= Peretz Kidron =

Israeli writer, journalist and translator (1933–2011)

Peretz Kidron (פרץ קדרון; 29 July 1933 – 6 November 2011) was an Israeli writer, journalist and translator.

==Biography==
Kidron was born in Vienna, the son of Sara and Herman Kirchenbaum [Kay] who were devoted Zionists and supporters of the Jewish state. His family escaped to Great Britain in 1938 following the annexation of Austria into Nazi Germany. After completing his secondary education in Britain, he emigrated to Israel, where he lived on and off in Zikim, a kibbutz in southern Israel, for about 15 years. Both of his children were born on the kibbutz. During this period, Kidron was sent by the kibbutz to the UK as a youth leader for the Zionist leftist youth movement Hashomer Hatzair, to prepare and bring Jewish youth to immigrate to Israel. In the early 1970s, he graduated from Tel-Aviv University with a degree in English and translation.

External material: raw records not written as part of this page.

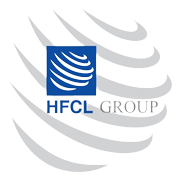 HFCL Ltd logo
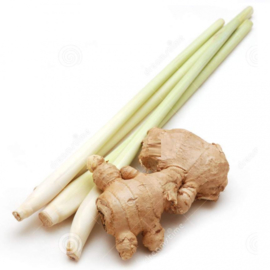 Lemongrass&Ginger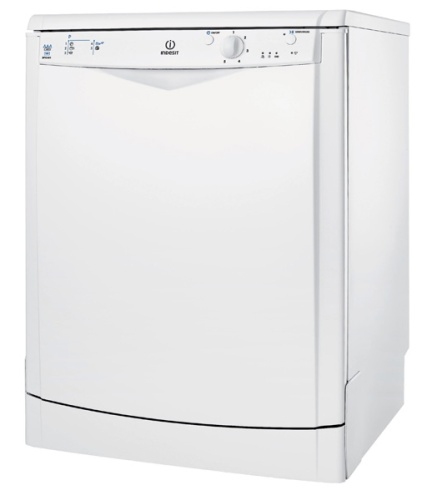 Indesit DFG 262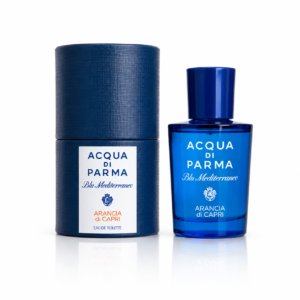 ACQUA DI PARMA, BLU MEDITERRANEO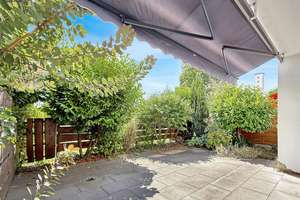 RESERVIERT - Reihenhaus mit Garten in zentraler Lage von Kandel – Die vollständige Adresse der Immobilie erhältst du vom Anbieter., 76870 Kandel – Vorschaubild 19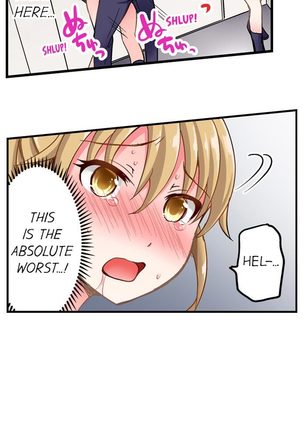 The Lvl 99 Dick Page #44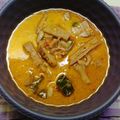 Cooksnap dari Prajna Paramita untuk resep Sayur Nangka ala Jawa Timur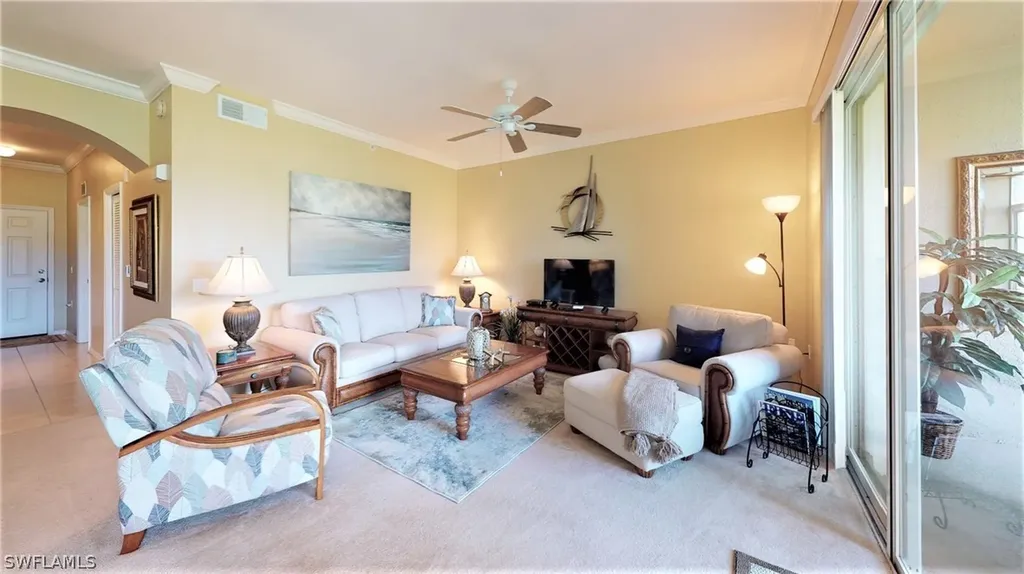 2690 Cypress Trace Circle Naples FL 34119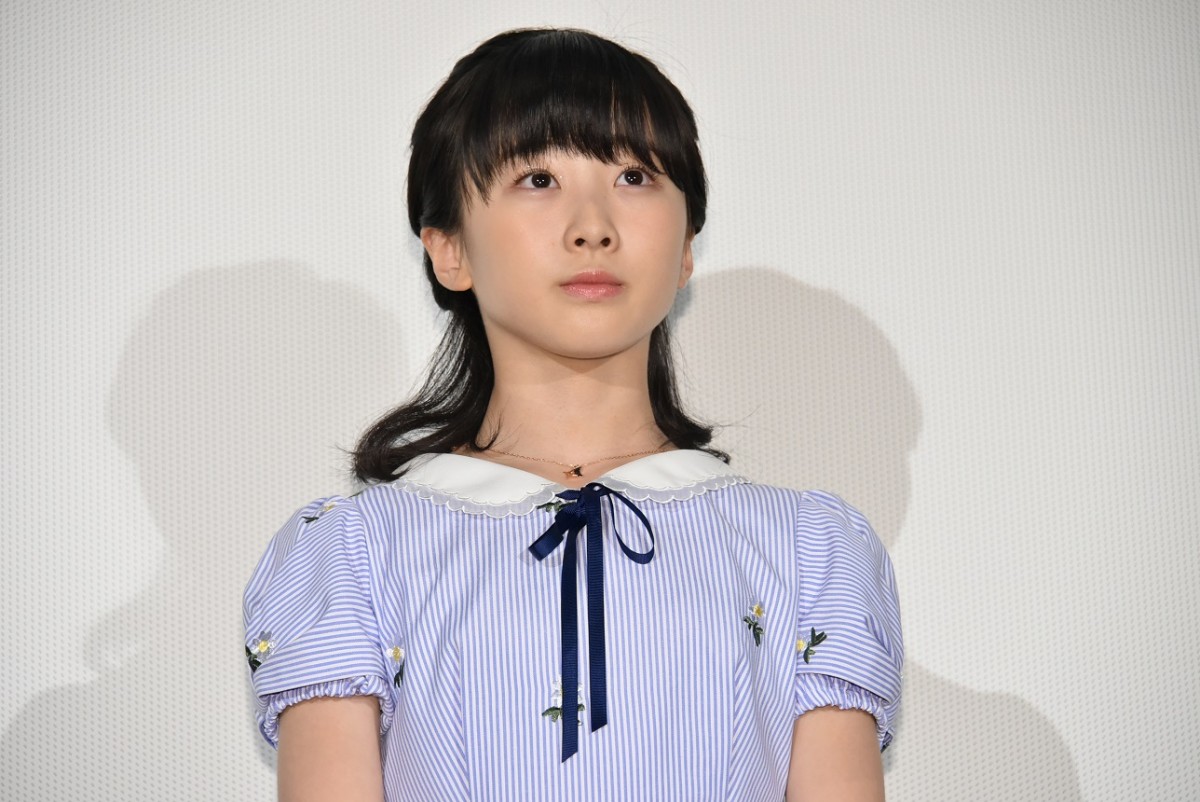 種崎敦美、フェチぶり全開　現役中学生・本田望結に“青春論”を力説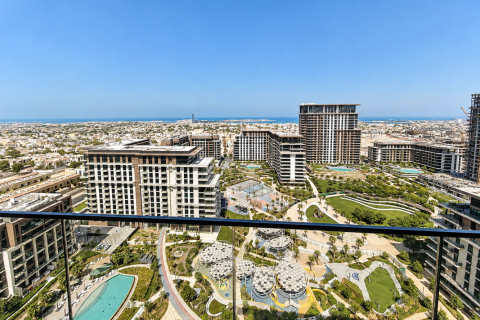 4 bedrooms Apartment in Al Wasl, UAE No. 220272 20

Starting in the late 1960s, Kidron became active in the Israeli peace movement. In 1975, he was a founding member of the Israeli Council for Israeli-Palestinian Peace and served on the steering committee of the human rights group B'Tselem. Kidron was a long-time Israel correspondent for the British magazine Middle East International.

From the 1980s, Kidron handled international contacts for the peace group Yesh Gvul. He later compiled and edited a collection of writings by Israeli conscientious objectors titled Refusenik! Israel's Soldiers of Conscience (2004), which was prefaced by American writer Susan Sontag.

In 1976, Kidron co-authored the memoirs of the Palestinian activist Raymonda Tawil, My Home, My Prison. His translations from Hebrew to English include the memoirs of Yitzak Rabin and Ezer Weizman, and a biography of David Ben-Gurion. His translation of Rabin's autobiography was censored by Israel's military censor. The passages removed were Rabin's account of the 1948 departure of 50,000 civilians from Ramla and Lydda, particularly Ben-Gurion's gesture, which Rabin understood to mean "Drive them out!" The missing passages were printed in The New York Times on 23 October 1979.

In 1984, he ghostwrote Dual Allegiance, the autobiography of Ben Dunkelman, a Canadian Jewish military officer who refused to carry out an expulsion of civilians from Nazareth during the 1948 Arab–Israeli War.

In 1988, his essay "Truth Whereby Nations Live", which discusses his work on Rabin and Dunkelman's autobiographies, was included in the essay collection Blaming the Victims, edited by Edward Said and Christopher Hitchens.

==Death==
Kidron died in Jerusalem on 6 November 2011, and was buried in Kiryat Anavim, a kibbutz in central Israel.